書房的門關著。陳諾站在門口,手裡攥著那張臨摹方敬修母親檔案上的印泥痕跡。
她深吸一口氣,推門進去。“爸。”
陳建國在看檔案沒抬頭。“這麼晚了,還不睡?”
陳諾走過去,把那張紙推到他面前。“爸,這是方敬修母親那份檔案上的印章。”她的聲音很平靜,平靜得像在彙報工作,“我記得沒錯的話,這個印章在您的保險櫃裡。全中州只有三枚,一枚在市委,一枚在紀委,一枚在您手裡。”
陳建國的手頓了一下。靠在椅背上。“所以呢?”
“所以我知道了一切。”陳諾的聲音開始發抖,“從一開始,就是局。你讓我去中州讀書,讓我去趙明愷的局接近方敬修。每一步,都是你安排好的。”
陳建國沒有回答。
“難怪當年王市長會刁難我們家一個小小的建材戶。”陳諾的聲音低了下去,“我們不過是個做建材生意的,對面是有市長撐腰的大集團,你們的資源都不是一個量級的,怎麼可能針鋒相對?現在看來,不過是王文翰看不順眼王市長,想借方敬修的手弄死他罷了。”
她頓了頓,“所以從一開始,你就是王文翰手裡那顆子。”
陳諾看著他,看著這個她叫了幾十年父親的男人。第一次覺得他陌生。“爸,如果不是看到方敬修母親那份檔案上的印章,我是不是要從始至終都要被你矇在鼓裡。”
她的眼眶紅了,“原來方敬修跟我分手,不是因為不愛我了,是因為他己經被逼到了絕路。他一向遊刃有餘,算無遺策,怎麼可能讓自己不留餘地?只有一個解釋,他的軟肋被人緊緊捏住了。他的軟肋,除了家人,就是我。”
她的聲音低了下去,“我自己可以不當官,可以不做副處,可以做一份簡簡單單的工作。他們永遠都抓不住我的。除非……有一個我永遠無法割捨的人,在背後捅了我一刀。方敬修害怕傷害我。”
她看著陳建國。“那個人,就是你。”
陳建國偏過頭,不再看她。
陳諾走到他面前,膝蓋彎下去,跪在他腳邊。地板很涼,涼意從膝蓋滲進骨頭。
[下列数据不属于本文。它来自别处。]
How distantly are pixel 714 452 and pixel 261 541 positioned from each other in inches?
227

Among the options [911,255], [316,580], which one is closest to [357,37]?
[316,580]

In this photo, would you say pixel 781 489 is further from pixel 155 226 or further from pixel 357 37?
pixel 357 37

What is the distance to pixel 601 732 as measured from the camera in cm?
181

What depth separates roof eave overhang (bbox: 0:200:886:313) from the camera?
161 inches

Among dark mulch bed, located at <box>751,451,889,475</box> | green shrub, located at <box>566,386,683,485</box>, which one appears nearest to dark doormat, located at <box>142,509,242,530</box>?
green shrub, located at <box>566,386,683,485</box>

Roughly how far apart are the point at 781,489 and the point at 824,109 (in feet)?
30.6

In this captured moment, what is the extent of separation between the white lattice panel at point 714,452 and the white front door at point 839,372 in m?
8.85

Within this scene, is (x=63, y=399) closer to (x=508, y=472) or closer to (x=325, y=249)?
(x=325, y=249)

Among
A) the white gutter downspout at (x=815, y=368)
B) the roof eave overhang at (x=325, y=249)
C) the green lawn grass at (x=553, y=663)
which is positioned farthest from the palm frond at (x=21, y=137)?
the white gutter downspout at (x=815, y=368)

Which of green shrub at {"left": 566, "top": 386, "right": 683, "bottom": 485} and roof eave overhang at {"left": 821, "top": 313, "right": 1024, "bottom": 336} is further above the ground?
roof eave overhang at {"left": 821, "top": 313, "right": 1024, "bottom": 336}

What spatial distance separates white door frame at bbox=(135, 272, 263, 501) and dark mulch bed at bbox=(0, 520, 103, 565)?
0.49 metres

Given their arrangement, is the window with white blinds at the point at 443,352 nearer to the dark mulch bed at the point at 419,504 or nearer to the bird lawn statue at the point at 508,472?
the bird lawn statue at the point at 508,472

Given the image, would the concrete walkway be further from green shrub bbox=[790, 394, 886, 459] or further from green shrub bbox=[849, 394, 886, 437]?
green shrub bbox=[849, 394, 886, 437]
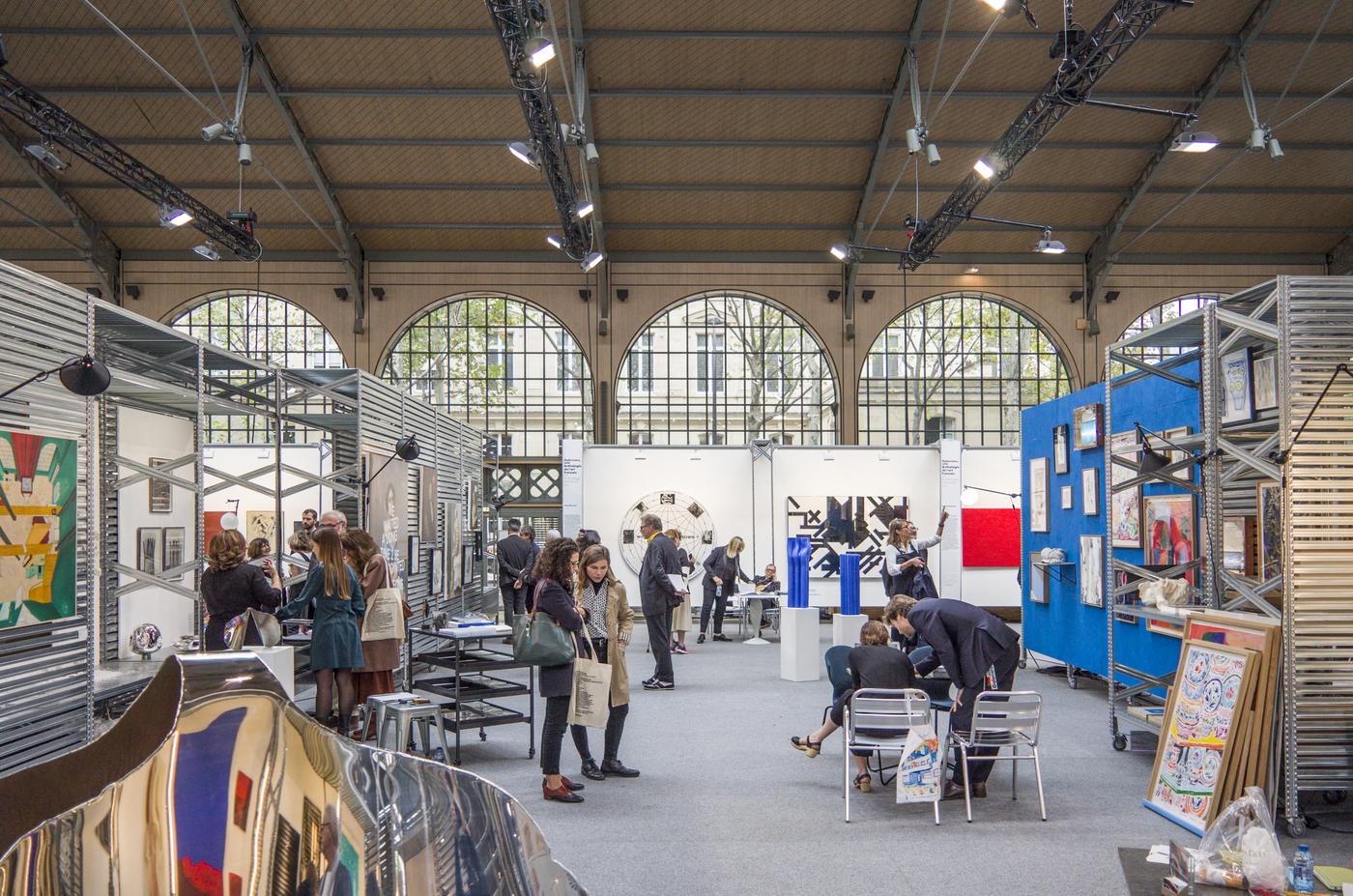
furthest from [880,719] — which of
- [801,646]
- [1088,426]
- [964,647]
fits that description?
[801,646]

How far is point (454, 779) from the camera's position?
132 cm

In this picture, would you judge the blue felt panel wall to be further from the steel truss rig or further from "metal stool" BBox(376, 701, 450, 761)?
the steel truss rig

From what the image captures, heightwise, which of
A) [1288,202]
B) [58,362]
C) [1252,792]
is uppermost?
[1288,202]

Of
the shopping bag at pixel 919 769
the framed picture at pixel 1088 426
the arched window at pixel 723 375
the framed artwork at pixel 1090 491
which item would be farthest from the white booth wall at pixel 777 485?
the shopping bag at pixel 919 769

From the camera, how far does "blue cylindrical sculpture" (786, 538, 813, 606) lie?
1105 cm

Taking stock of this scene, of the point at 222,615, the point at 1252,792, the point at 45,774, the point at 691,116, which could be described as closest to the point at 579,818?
the point at 222,615

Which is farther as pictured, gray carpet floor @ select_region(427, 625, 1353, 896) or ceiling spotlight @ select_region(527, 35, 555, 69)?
ceiling spotlight @ select_region(527, 35, 555, 69)

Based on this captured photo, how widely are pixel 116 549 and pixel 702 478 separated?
8.78 meters

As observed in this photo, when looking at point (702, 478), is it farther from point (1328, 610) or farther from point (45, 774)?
point (45, 774)

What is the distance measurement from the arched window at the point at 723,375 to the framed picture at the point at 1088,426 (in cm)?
1052

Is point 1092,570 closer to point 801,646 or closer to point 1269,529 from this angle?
point 801,646

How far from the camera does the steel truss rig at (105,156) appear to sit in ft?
36.7

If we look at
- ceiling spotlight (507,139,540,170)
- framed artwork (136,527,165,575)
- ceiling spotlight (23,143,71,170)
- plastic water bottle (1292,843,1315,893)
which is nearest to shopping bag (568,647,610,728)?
plastic water bottle (1292,843,1315,893)

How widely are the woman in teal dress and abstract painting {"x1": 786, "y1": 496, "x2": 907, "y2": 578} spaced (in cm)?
981
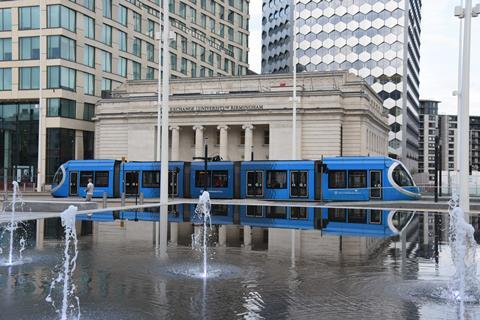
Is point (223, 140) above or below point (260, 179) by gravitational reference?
above

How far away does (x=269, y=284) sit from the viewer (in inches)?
448

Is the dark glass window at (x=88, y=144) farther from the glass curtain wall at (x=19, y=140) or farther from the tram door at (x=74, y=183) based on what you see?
the tram door at (x=74, y=183)

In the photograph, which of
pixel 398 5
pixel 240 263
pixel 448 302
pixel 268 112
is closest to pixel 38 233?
pixel 240 263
她跪得筆首,“爸,我求你了。你救救方敬修。”
陳建國沒有看她。
“你這麼有本事,你肯定有辦法。你能把我送進中州,能把我送到方敬修身邊,能佈局這麼多年,你一定有辦法救他。”
“諾兒,你起來。”
“你不答應,我不起來。”
陳建國低下頭,看著她。“諾兒,這件事,不管你我的事。別管這麼多。”
“爸!”
陳建國站起來,走到窗前,背對著她。“諾兒,你還記得你前段時間很喜歡看的那部仙俠劇嗎?那個叫白真的。”
陳諾愣了一下。
“他就是不服從資本,不肯低頭。資本就逼他,最後被人從高樓推下去,摔死了。最後還要通告是自殺。”
陳諾的眼淚終於掉了下來。
“還有你後來喜歡的那個喬喬。也是不肯服從資本,牙齒被一顆一顆硬拔下來,手被砍斷,腸子被拉出來,被倒掛在樓上,死無全屍。你還記得嗎?”